The problem — Please give every record below again exactly, and keep the pictures out.

Supplied entries —
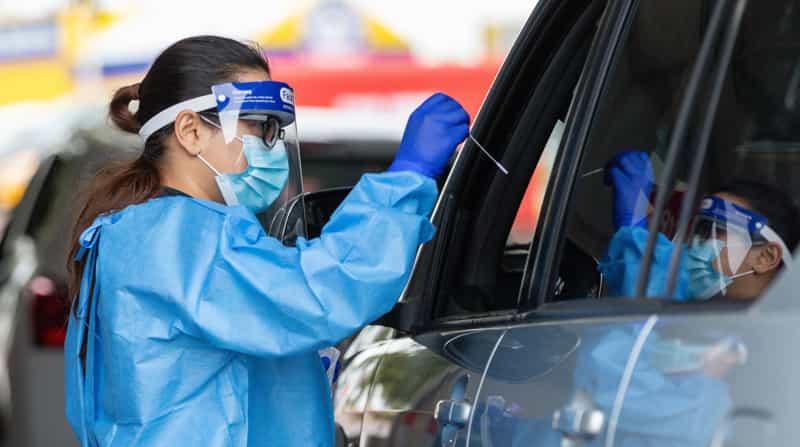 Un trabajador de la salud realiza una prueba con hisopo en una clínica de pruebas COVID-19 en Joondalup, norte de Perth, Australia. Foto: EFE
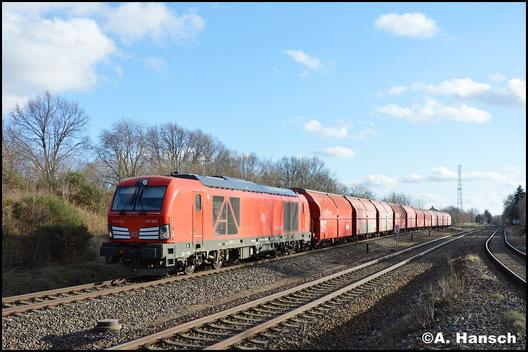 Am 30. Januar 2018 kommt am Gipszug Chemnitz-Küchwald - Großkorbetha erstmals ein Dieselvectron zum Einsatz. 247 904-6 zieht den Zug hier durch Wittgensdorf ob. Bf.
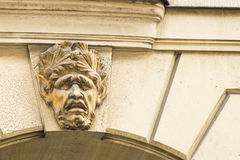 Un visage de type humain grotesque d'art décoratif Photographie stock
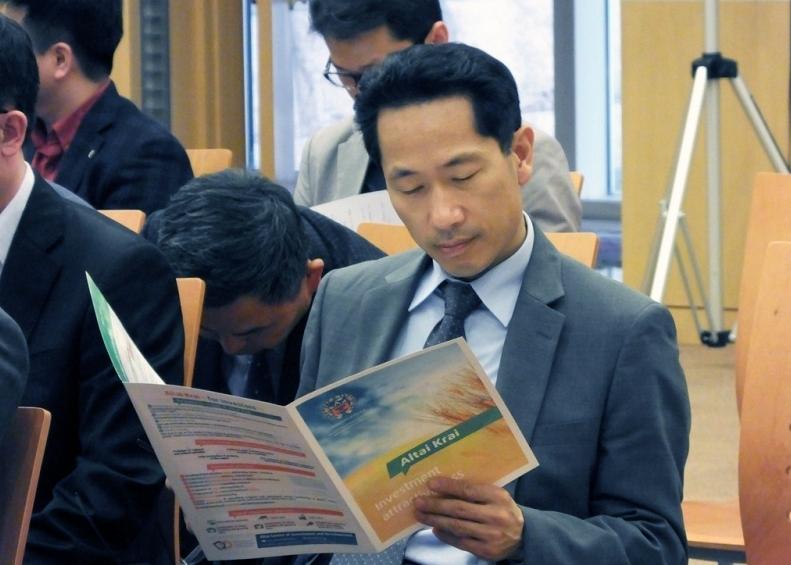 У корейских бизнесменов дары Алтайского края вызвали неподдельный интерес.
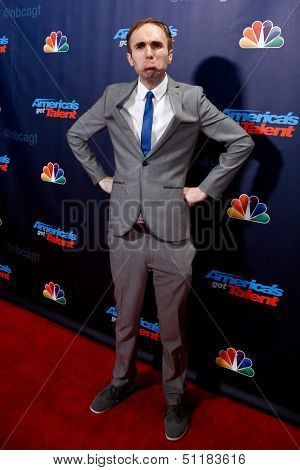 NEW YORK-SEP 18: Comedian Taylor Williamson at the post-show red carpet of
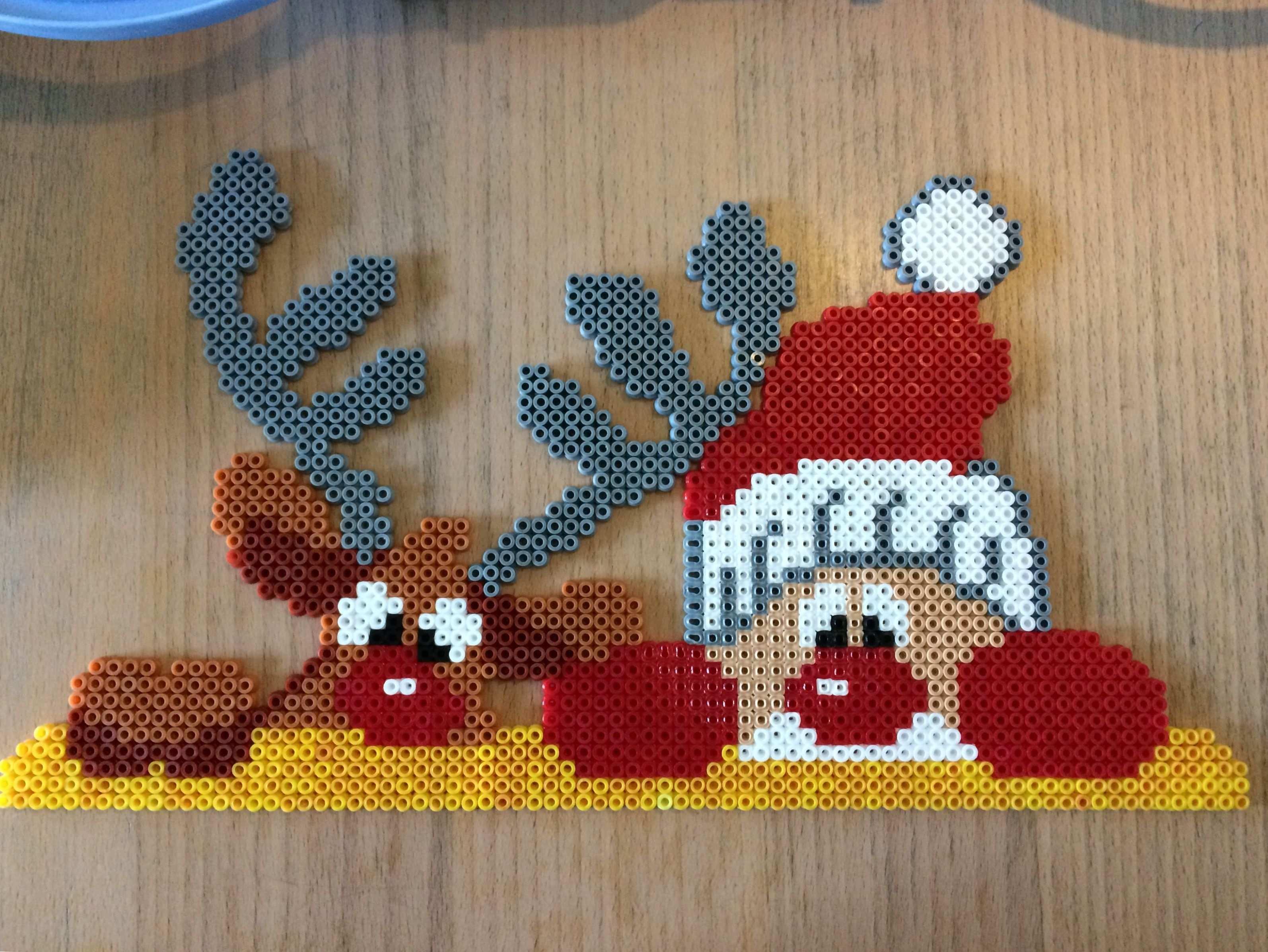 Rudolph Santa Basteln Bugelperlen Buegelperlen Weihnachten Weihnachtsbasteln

Answer for the task —
 Un trabajador de la salud realiza una prueba con hisopo en una clínica de pruebas COVID-19 en Joondalup, norte de Perth, Australia. Foto: EFE
 Am 30. Januar 2018 kommt am Gipszug Chemnitz-Küchwald - Großkorbetha erstmals ein Dieselvectron zum Einsatz. 247 904-6 zieht den Zug hier durch Wittgensdorf ob. Bf.
 Un visage de type humain grotesque d'art décoratif Photographie stock
 У корейских бизнесменов дары Алтайского края вызвали неподдельный интерес.
 NEW YORK-SEP 18: Comedian Taylor Williamson at the post-show red carpet of
 Rudolph Santa Basteln Bugelperlen Buegelperlen Weihnachten Weihnachtsbasteln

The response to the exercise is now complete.